» DOCUMENT EXTRACT:
* start *

For this research, we have re-translated the original English version to adapt it to the different local variations of Spanish language in each country involved in this data collection. However, only the Argentinian team used a double-negation wording for item 5 that could be understood by adolescents and did not need to be reversed. This item will be specifically analyzed, because according to our previous experience with Spanish samples its performance among adolescents is suspected to be different than among adult populations.

Some authors have deemed this item problematic, even suggesting that it might reflect other areas more than well-being (Veenhoven 1994, 2009). High scores in response to the phrase “If I could live my life over, I would change almost nothing” may reflect more a conformist personality than personal well-being. People evaluating new experiences may be happy with their lives but not want to repeat the same experiences – considering new experiences to be more desirable. This may be the case for many young people during adolescence.

In all countries, the 1–7 scale was changed to a 0–10 scale in order to make it more sensitive, and also for easier comparison of results with other instruments using a 0–10 scale. Labels have been given to each value from strongly agree to strongly disagree.

Item 3 of this scale refers to agreement with the phrase I am satisfied with my life. Although this phrasing does not include a reference to “overall life” or “life as a whole”, it is probably understood in this way by most adolescents in the four countries object of study. Its meaning therefore risks being redundant with the single-item on overall life satisfaction.

In order to analyze results across countries we present 4 calculations:

  • The complete SWLS index, transformed into a 0–100 scale.

  • The SWLS index without item 3, transformed into a 0–100 scale.

  • The SWLS index without item 5, transformed into a 0–100 scale.

  • Item 3 as a single indicator, on a 0–10 scale.

The psychometric properties of this scale have been published in various articles. See, for example, Pavot and Diener (1993). The originally reported Cronbach α was 0.87 (Diener et al. 1985). In the original testing, a single component accounted for 66% of the variance.

2.1.3 Brief Multidimensional Students’ Life Satisfaction Scale (BMSLSS)

This scale was designed by Seligson et al. (2003) and developed for use with students aged 8–18. It includes 5 items referring to satisfaction with different life domains. Responses were originally coded on a scale of 1 to 7, from terrible to delighted. The psychometric properties of this scale have been published in different articles. A 0.68 Cronbach’s α was originally reported (Seligson et al. 2003).

* end *

» STATED TASK A: Rewrite the stretch of the listing from the line containing "As observable in" through the line containing "1.03 meters", substituting "viewer" for every "camera" and leaving everything else unchanged.

» EXTRACTED INFORMATION:
* start *

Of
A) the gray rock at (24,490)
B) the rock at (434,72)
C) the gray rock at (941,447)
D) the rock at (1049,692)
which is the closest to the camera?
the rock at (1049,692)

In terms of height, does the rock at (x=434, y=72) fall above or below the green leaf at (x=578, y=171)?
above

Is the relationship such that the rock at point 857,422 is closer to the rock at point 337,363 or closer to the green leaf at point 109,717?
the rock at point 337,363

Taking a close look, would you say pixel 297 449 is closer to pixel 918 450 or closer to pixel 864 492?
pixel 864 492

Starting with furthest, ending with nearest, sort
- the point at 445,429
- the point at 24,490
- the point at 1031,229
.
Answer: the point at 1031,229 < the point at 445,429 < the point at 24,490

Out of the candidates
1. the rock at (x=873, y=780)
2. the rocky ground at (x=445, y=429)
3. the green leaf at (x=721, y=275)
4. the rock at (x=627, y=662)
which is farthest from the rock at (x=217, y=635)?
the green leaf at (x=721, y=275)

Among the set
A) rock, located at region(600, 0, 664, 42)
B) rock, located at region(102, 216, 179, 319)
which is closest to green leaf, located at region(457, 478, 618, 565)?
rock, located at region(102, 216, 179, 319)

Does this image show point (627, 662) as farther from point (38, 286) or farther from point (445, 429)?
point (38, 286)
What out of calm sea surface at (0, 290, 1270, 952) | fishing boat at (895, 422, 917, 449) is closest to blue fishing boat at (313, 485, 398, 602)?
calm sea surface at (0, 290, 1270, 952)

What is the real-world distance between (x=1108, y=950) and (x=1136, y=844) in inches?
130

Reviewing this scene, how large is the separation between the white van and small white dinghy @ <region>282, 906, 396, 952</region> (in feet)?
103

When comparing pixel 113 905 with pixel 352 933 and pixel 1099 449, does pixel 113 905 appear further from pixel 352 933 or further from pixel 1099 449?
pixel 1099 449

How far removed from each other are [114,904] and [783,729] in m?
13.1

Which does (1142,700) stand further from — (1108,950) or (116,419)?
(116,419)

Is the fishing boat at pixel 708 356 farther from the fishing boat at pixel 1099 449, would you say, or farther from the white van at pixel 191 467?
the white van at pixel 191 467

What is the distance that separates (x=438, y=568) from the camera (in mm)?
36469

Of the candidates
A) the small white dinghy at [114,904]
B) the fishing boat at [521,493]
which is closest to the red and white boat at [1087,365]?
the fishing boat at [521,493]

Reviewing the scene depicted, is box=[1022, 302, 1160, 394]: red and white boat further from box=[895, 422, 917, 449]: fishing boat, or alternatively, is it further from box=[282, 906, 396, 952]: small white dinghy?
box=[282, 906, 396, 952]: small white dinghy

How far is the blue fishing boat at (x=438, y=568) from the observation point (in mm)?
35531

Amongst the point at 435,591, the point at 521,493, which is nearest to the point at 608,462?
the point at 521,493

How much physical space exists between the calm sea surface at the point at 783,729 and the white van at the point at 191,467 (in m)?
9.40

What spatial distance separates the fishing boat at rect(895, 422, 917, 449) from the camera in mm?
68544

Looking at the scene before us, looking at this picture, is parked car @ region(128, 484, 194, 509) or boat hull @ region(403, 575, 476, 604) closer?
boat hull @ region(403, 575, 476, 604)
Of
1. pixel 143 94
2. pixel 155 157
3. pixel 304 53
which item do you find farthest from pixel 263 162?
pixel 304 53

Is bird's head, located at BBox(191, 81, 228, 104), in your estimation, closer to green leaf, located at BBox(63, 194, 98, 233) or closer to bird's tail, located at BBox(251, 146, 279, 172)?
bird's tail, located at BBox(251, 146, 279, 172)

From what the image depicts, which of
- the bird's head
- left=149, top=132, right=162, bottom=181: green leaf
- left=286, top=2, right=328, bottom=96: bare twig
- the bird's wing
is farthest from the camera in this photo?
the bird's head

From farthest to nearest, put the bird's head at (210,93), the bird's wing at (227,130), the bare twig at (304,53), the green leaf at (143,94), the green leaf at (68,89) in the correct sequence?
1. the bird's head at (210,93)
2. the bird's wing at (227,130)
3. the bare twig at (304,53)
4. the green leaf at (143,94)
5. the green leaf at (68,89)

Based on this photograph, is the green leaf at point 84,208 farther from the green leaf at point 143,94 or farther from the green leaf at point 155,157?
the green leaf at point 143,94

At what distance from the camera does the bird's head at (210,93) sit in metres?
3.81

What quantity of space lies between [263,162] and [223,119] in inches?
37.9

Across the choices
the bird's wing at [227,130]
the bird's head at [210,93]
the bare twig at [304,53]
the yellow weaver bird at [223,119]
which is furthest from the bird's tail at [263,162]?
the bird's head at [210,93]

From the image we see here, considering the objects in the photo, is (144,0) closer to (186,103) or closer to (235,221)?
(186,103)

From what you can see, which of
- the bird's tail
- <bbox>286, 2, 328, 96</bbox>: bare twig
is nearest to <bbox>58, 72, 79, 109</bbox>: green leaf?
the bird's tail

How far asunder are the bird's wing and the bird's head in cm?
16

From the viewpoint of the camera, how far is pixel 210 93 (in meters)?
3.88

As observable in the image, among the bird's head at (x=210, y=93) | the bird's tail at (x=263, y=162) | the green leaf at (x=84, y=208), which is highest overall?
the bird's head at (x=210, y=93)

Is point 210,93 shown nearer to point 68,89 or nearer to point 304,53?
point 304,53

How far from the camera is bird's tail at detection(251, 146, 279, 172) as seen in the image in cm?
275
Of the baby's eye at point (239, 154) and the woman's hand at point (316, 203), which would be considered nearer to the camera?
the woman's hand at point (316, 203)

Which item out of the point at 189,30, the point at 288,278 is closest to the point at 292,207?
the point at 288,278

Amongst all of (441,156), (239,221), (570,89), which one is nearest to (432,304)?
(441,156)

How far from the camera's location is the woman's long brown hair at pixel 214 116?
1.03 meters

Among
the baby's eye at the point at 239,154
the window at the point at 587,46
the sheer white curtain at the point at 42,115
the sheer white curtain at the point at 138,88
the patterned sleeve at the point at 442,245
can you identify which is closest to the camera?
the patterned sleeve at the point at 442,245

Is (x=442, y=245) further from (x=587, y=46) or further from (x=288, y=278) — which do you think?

* end *

» STATED TASK B: Write out the stretch of the passage on life satisfaction scales from "In all countries, the" through "to strongly disagree.".

» WRITTEN SOLUTION A:
As observable in the image, among the bird's head at (x=210, y=93) | the bird's tail at (x=263, y=162) | the green leaf at (x=84, y=208), which is highest overall?
the bird's head at (x=210, y=93)

Is point 210,93 shown nearer to point 68,89 or nearer to point 304,53?
point 304,53

How far from the viewer is bird's tail at detection(251, 146, 279, 172) as seen in the image in cm?
275
Of the baby's eye at point (239, 154) and the woman's hand at point (316, 203), which would be considered nearer to the viewer?
the woman's hand at point (316, 203)

Which item out of the point at 189,30, the point at 288,278 is closest to the point at 292,207?
the point at 288,278

Amongst all of (441,156), (239,221), (570,89), which one is nearest to (432,304)?
(441,156)

How far from the viewer's location is the woman's long brown hair at pixel 214 116?
1.03 meters

» WRITTEN SOLUTION B:
In all countries, the 1–7 scale was changed to a 0–10 scale in order to make it more sensitive, and also for easier comparison of results with other instruments using a 0–10 scale. Labels have been given to each value from strongly agree to strongly disagree.